Darik♥

i wanted to stay. i knew only good things could happen... first. he's a model. second. he's hot. third. he's amazing. my sister is so annoying. shes fourteen. she shouldn't be hanging out with eighteen year olds. Eighteen Year Olds that Are My Friends. ohh,. and whatev. i dont give up im just going on vacation. so. don't go allowing yourself to be brainwashed whilst i'm away. and no that wasn't meant to be evil. [there's only us, only tonite, we must let go to know what's right, no other course, no other way, no day but today+]- i was going to leave this alone. but now i feel it nessecary to say: i can't believe you. we were really close friends. you've changed and not for the better. you would have never done something like that when i knew you. i feel like i dont even know you anymore.. and to justify myself to why this has even began: it hurt my feelings...welll i dont know exactly what about it hurt my feelings. i try to see as many people as i can everytime im down there. and who was i honestly wishing to call me? everyone with a cell phone. i feel like pretty much everyone there has forgotten me. honestly, im not the only one with a cell phone, yet when mine gets taken away i have no contact with anyone from there. i considered you to be my best friends. and yet, when was the last time you called me? i think it was, erm, october? and when was the last time she called me? easily january.even some of my other super good friends i havent heard from in quite a while. and it hurts to feel forgotten by the people you used to know everything about adn cant even tell you waht they're up to now days. i used to think i was perhaps blowing this out of porportion, but now it seems right.
Read 5 comments
wow i'm 14 and i hang out w/ like ppl all the way up to 21. u just dont want ur sister near whoever this hot person is or your friends or whatever. but get used to it. one day she'll prolly date one of your friends or someone you like. deal with it. you shouldn't care that much. whatev. peace
britty k i havent seen or talked to you in awhile... how are you... i dont have a diary anymore.. but i guess i could log on with one to comment .. but i dont... alrighty i will talk to you later

~Grant~
[Anonymous]
Hey
Jeff told me that you are coming to Willmar this weekend for the Childre 3:18 concert...

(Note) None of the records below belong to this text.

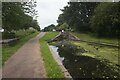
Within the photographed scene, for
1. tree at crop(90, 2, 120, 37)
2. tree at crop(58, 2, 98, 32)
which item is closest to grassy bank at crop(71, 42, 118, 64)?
tree at crop(90, 2, 120, 37)

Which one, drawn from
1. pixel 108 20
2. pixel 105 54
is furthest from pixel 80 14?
pixel 105 54

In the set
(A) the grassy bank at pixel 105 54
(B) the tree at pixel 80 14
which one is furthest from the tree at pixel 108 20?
(B) the tree at pixel 80 14

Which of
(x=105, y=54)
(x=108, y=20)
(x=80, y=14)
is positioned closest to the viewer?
(x=105, y=54)

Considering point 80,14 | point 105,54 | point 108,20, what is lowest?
point 105,54

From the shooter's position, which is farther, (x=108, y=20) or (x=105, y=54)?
(x=108, y=20)

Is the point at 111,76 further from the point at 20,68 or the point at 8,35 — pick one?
the point at 8,35

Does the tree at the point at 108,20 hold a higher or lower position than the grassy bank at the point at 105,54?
higher

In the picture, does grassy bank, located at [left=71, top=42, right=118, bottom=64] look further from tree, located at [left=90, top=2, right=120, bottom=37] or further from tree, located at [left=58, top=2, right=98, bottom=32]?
tree, located at [left=58, top=2, right=98, bottom=32]

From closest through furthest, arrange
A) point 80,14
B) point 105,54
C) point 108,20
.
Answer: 1. point 105,54
2. point 108,20
3. point 80,14

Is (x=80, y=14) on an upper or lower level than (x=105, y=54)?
upper

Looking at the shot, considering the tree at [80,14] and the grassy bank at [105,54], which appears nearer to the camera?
the grassy bank at [105,54]

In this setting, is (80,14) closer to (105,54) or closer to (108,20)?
(108,20)

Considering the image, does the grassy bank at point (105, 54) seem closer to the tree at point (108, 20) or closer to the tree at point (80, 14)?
the tree at point (108, 20)

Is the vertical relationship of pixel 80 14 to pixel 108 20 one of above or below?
above
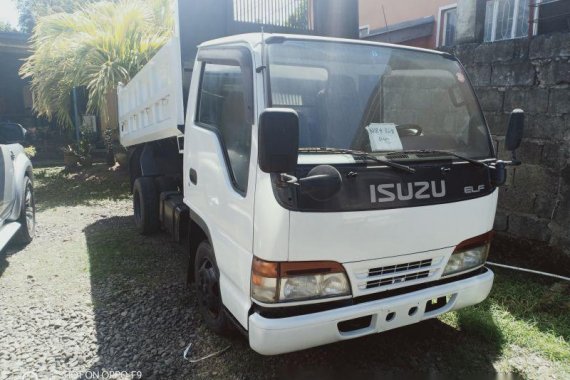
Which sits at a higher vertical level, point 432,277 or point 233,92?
point 233,92

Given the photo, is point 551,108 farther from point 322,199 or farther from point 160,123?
point 160,123

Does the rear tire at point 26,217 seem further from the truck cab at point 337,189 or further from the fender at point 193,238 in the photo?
the truck cab at point 337,189

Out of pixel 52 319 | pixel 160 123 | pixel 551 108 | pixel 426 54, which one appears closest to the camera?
pixel 426 54

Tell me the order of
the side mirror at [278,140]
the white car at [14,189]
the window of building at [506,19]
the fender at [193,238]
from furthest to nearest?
the window of building at [506,19] < the white car at [14,189] < the fender at [193,238] < the side mirror at [278,140]

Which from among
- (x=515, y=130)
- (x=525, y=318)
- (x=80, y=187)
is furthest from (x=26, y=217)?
(x=525, y=318)

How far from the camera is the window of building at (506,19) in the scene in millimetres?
7000

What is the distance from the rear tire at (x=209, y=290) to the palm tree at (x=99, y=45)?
262 inches

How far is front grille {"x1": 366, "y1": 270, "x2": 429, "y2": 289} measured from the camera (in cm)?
242

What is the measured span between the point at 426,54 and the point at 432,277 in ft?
5.11

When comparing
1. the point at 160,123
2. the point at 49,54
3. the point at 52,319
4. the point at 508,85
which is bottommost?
the point at 52,319

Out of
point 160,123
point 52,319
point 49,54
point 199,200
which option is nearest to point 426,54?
point 199,200

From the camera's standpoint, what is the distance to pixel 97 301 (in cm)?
375

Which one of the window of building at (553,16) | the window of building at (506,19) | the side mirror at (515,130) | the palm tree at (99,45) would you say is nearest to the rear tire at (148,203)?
the side mirror at (515,130)

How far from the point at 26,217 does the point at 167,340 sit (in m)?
3.07
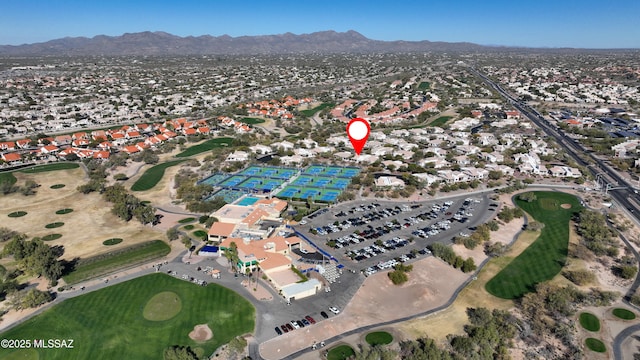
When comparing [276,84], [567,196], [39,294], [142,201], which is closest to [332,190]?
[142,201]

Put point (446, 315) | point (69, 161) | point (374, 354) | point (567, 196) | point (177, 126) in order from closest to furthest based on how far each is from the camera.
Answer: point (374, 354)
point (446, 315)
point (567, 196)
point (69, 161)
point (177, 126)

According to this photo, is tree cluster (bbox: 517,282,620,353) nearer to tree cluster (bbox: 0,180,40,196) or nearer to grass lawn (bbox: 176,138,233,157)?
grass lawn (bbox: 176,138,233,157)

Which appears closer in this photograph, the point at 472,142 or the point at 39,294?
the point at 39,294

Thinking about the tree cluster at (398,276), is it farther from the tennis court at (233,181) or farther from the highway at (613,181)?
the tennis court at (233,181)

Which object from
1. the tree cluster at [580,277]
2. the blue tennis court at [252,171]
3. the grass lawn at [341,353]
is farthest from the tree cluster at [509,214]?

which makes me sad, my wonderful Brittany, because I will not be here for I am going to South Dakote with my church and Jeff, Jenna, and Carlee are going as well.
I want to see you again soon because we need to take pictures!! yay!!
I miss you!!
yeah, that band is gayer-than-aids
im sorry brittany...i was just trying to tell you what you were doing or whatever. no one has forgotten you , just maybe havent called lately. and i feel like i have no idea who you are anymore. yes its nice to see you and all but you dont need to act that way to steph ... you DID say that she was a nazi friend. i told her because i thought she would want to know
briti...all of us love you down here...but whats the point of calling you when you are down here when you wont even come hang out with us anyways? its not just YOU thats hurt by this....you hurt US when you do that to...and it really really sucks knowing that your best friend for 3 years doesnt want to even see you when shes home...youd rather be witht he person you see EVERY time you come here...that hurts.